Vargas, como ele próprio registra em sua carta-testamento, fez-se líder da Revolução de 30, que delimitou o fim da Primeira República (1889-1930). O movimento originou-se da união entre os políticos e tenentes derrotados nas eleições de 1930, quando Júlio Prestes foi eleito presidente. Surge, aí, a primeira questão a ser discutida? Por mais que se contestem os ideais, programas e intenções dos que venceram uma eleição, é lícito e ético desafiar a decisão dos votos com o poder das armas? Até em caso de dúvidas quanto ao resultado das urnas, o caminho mais civilizado não é a Justiça?

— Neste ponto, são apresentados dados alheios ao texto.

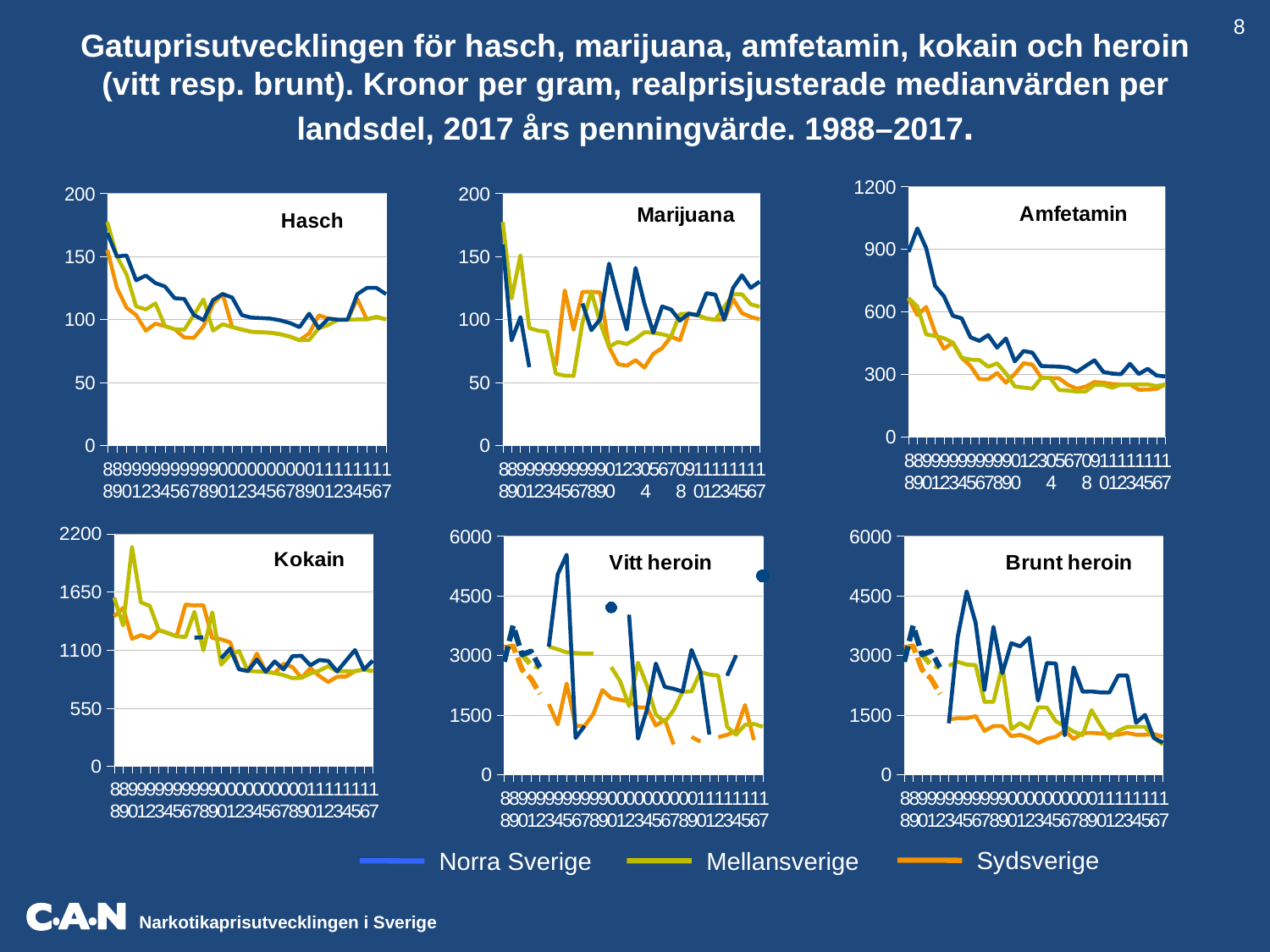
In the Brunt heroin chart, is the highest value for Norra Sverige greater or less than 3000? greater In the Kokain chart, do the values for Mellansverige generally rise or fall over the period? fall In the Amfetamin chart, which series has the highest value at the start of the period? Norra Sverige What is the title of the chart in the top right position? Amfetamin What kind of chart is the Hasch chart? line chart Which series does the orange line represent in the legend? Sydsverige In the Kokain chart, is the highest value for Mellansverige greater or less than 1650? greater In the Amfetamin chart, do the values for Norra Sverige generally rise or fall from 1988 to 2017? fall How many series does the legend at the bottom of the slide list? 3 In the Amfetamin chart, is the highest value for Norra Sverige greater or less than 600? greater How many charts are shown on the slide? 6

Hoje, como, aliás, sempre deveria ocorrer, seria inaceitável a deposição de um presidente por via inconstitucional, como foi a de Washington Luiz, em 1930. Em 1992, o Brasil mostrou ao mundo ser possível solucionar por vias legais e democráticas, crises de governabilidade como a insustentável corrupção no Governo Collor, cujo impedimento foi decidido no Congresso Nacional, sem qualquer dano institucional à Nação, que seguiu seu curso político, com a assunção do vice-presidente Itamar Franco, conclusão do mandato e realização posterior de eleições.

No tocante à gestão, por outro lado, Getúlio Vargas deu significativa contribuição ao crescimento econômico, à valorização dos direitos dos trabalhadores e da afirmação da soberania nacional. Criou a CLT (Consolidação das Leis do Trabalho), o Ministério e a Justiça do Trabalho, a Petrobras, a CSN, Vale do Rio Doce, Eletrobrás, Justiça Eleitoral, Correio Aéreo, Departamento Nacional de Estradas de Rodagem (DNER) e o Ministério da Educação e Cultura, dentre outras organizações e programas importantes para o desenvolvimento brasileiro. Pode-se questionar hoje, à luz da globalização e da mudança da estrutura do trabalho, os princípios da CLT, mas foi inegável sua importância para o avanço das relações trabalhistas e garantia de direitos inalienáveis dos trabalhadores.

Getúlio foi governo de exceção e populista. Não hesitou em ser ditador, mas teve visão social e sensibilidade para o desenvolvimento. Ficou 15 anos no poder sem as bênçãos do voto, mas em 1951 assumiu a Presidência da República nos braços do povo, que o elegeu em votação consagradora. Ironicamente, foi na sua gestão constitucional que enfrentou as maiores crises. Não resistiu e, então, cometeu o mais grave erro: o suicídio. No ocaso de seu governo, faltou-lhe a determinação de concluir seu destino. Viver é, sobretudo, um ato de coragem, na política, no trabalho, na sociedade, na família e na luta bonita da sobrevivência.

Milton Serafim é prefeito de Vinhedo, em segundo mandato consecutivo.